Only the lines from the one containing "Is the window" through the final line of the material below should be output, exactly as they stand.

— BEGIN Data rows —

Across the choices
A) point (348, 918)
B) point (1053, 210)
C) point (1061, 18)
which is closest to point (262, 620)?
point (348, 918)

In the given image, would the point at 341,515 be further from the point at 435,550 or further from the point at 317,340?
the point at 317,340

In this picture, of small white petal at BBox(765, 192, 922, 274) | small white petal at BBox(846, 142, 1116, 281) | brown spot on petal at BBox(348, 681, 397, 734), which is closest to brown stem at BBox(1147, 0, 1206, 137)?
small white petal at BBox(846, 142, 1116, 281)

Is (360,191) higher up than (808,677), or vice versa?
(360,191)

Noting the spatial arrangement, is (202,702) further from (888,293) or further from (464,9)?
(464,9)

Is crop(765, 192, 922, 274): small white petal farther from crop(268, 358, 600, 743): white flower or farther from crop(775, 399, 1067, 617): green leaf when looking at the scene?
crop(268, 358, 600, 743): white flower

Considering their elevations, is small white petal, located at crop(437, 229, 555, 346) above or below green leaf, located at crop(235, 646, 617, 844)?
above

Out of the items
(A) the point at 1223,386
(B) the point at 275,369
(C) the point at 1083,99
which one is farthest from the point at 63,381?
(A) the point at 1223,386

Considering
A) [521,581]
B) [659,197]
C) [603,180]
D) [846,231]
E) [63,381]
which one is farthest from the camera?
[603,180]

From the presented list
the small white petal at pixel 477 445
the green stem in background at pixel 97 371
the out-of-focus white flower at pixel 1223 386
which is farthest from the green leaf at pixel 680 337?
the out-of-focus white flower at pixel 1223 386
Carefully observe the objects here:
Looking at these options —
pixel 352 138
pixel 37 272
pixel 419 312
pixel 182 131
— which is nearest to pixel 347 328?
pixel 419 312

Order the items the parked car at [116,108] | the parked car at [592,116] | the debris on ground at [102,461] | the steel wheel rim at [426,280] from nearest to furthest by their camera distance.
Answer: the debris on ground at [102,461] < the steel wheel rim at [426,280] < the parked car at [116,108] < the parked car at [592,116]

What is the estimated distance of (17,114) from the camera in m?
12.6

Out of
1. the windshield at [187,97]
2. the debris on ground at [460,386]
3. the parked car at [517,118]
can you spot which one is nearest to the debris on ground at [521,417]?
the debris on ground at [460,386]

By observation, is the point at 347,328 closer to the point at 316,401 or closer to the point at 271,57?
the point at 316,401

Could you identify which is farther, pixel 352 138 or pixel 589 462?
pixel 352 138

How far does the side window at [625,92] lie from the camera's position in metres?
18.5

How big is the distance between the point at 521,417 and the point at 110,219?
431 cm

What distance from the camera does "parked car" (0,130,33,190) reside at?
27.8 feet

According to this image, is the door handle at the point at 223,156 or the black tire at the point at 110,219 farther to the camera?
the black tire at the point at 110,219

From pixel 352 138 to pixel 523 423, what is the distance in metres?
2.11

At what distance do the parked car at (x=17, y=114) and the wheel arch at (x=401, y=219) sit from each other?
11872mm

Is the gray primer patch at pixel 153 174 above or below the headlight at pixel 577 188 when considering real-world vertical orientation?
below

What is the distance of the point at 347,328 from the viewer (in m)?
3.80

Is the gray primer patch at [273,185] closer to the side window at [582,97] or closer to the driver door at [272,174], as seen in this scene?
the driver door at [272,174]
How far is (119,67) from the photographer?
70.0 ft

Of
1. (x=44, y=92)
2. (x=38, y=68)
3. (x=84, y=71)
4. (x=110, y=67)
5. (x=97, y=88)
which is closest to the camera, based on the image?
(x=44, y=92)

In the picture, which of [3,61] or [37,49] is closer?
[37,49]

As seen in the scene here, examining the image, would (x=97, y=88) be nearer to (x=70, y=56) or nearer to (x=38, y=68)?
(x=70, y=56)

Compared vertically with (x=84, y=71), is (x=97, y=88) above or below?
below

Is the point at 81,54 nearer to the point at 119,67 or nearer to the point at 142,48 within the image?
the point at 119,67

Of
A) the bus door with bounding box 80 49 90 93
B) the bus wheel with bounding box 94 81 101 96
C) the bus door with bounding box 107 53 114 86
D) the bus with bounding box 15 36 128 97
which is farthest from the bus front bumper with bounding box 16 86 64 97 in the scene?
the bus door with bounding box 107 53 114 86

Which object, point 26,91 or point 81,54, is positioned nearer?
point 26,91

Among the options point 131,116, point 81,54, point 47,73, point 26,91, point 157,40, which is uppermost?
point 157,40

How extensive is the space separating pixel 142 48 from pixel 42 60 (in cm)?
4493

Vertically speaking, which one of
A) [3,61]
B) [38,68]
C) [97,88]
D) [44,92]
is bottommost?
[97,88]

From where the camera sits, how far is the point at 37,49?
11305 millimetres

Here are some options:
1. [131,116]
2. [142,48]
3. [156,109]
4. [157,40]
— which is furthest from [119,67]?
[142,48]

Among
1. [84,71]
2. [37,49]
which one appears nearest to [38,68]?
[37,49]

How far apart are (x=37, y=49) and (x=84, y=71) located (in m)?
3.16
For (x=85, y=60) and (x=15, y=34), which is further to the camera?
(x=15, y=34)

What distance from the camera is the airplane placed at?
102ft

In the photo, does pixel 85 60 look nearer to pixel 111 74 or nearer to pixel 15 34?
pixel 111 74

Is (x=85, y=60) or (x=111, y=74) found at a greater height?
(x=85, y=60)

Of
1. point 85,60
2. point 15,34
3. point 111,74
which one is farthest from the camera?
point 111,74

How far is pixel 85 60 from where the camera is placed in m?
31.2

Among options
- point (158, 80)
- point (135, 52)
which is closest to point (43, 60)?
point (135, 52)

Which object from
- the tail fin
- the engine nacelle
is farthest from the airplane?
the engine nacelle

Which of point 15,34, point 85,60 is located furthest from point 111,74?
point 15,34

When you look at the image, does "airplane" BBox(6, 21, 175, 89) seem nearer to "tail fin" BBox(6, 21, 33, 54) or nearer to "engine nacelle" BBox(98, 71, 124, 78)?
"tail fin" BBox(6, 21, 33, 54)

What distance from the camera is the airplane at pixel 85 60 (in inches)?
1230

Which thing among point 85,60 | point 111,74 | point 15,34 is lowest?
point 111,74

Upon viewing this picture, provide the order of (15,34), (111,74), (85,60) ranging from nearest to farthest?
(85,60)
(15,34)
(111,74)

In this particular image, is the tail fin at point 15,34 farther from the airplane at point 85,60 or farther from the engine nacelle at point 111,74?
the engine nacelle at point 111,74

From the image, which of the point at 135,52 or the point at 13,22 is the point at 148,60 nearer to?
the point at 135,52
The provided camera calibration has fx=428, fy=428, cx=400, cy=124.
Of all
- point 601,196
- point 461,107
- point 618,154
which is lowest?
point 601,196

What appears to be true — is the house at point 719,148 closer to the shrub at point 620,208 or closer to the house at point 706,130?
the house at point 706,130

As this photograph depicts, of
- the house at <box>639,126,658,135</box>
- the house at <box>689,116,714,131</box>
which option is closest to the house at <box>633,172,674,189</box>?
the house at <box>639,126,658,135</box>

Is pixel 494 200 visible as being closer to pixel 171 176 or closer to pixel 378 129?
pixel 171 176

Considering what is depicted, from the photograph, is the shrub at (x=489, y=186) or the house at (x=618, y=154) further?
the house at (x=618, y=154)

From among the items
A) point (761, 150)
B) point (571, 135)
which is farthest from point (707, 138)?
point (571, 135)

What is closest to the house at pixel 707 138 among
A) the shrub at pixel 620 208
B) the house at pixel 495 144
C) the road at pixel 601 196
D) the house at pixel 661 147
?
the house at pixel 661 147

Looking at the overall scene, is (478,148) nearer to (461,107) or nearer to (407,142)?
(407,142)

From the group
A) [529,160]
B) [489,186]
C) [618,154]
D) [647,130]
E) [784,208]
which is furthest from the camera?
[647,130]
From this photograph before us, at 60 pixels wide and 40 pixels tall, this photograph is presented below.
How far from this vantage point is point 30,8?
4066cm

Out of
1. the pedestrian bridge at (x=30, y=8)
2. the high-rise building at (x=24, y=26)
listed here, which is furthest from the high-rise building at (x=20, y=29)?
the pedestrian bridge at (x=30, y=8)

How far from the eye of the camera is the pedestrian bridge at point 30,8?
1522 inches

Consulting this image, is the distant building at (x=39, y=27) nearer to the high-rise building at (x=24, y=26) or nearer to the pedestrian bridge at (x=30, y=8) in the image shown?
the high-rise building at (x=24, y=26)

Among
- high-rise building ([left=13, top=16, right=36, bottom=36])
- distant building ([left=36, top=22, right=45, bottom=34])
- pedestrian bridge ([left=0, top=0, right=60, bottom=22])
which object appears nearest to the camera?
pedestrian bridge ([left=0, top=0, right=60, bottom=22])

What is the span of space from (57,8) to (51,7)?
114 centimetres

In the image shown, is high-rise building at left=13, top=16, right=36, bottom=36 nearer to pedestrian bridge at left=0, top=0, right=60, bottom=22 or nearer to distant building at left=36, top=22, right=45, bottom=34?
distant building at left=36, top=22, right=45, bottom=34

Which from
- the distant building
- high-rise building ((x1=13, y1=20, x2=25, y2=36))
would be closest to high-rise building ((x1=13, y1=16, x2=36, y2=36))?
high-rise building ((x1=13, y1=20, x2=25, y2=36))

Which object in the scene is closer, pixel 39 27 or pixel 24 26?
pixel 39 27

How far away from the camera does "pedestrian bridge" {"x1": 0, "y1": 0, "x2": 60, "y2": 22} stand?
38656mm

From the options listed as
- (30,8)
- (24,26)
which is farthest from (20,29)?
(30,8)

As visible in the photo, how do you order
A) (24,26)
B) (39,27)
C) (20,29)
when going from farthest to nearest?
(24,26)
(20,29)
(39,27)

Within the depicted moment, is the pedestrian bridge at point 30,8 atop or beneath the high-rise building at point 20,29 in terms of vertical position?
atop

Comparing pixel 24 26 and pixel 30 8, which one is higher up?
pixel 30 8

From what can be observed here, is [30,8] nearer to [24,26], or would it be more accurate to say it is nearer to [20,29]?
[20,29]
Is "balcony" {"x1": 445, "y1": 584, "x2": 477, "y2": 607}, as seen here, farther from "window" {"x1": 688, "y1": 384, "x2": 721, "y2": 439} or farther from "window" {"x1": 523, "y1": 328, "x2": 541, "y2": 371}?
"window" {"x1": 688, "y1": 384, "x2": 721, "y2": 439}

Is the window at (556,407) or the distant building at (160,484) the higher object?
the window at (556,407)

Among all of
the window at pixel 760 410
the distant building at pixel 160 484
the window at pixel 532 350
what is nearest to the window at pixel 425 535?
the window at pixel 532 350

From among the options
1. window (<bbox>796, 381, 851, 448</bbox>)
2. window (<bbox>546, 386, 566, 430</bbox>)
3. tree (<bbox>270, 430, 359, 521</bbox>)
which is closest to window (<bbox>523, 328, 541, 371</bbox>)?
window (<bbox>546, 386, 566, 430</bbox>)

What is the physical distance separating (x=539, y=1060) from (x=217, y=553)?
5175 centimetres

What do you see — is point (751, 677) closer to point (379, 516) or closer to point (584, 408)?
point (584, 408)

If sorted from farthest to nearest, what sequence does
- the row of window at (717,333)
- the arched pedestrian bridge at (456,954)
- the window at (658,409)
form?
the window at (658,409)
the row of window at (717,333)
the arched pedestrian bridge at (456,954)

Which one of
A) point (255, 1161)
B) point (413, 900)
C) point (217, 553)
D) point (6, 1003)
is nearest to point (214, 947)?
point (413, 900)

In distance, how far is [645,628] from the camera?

— END Data rows —

Solution to this exercise:
Is the window at (556,407) or the distant building at (160,484) the higher object?
the window at (556,407)

Among all of
the window at pixel 760 410
the distant building at pixel 160 484
the window at pixel 532 350
what is nearest to the window at pixel 425 535?
the window at pixel 532 350

From among the options
1. window (<bbox>796, 381, 851, 448</bbox>)
2. window (<bbox>546, 386, 566, 430</bbox>)
3. tree (<bbox>270, 430, 359, 521</bbox>)
which is closest to window (<bbox>523, 328, 541, 371</bbox>)?
window (<bbox>546, 386, 566, 430</bbox>)

What is the physical distance separating (x=539, y=1060) from (x=217, y=553)?
5175 centimetres

What do you see — is point (751, 677) closer to point (379, 516) or closer to point (584, 408)?
point (584, 408)

If sorted from farthest to nearest, what sequence does
- the row of window at (717,333)
- the arched pedestrian bridge at (456,954)
- the window at (658,409)
form?
the window at (658,409)
the row of window at (717,333)
the arched pedestrian bridge at (456,954)

Which one of
A) point (255, 1161)
B) point (413, 900)
C) point (217, 553)
D) point (6, 1003)
is nearest to point (214, 947)?
point (413, 900)

In distance, how far is [645,628] from the camera?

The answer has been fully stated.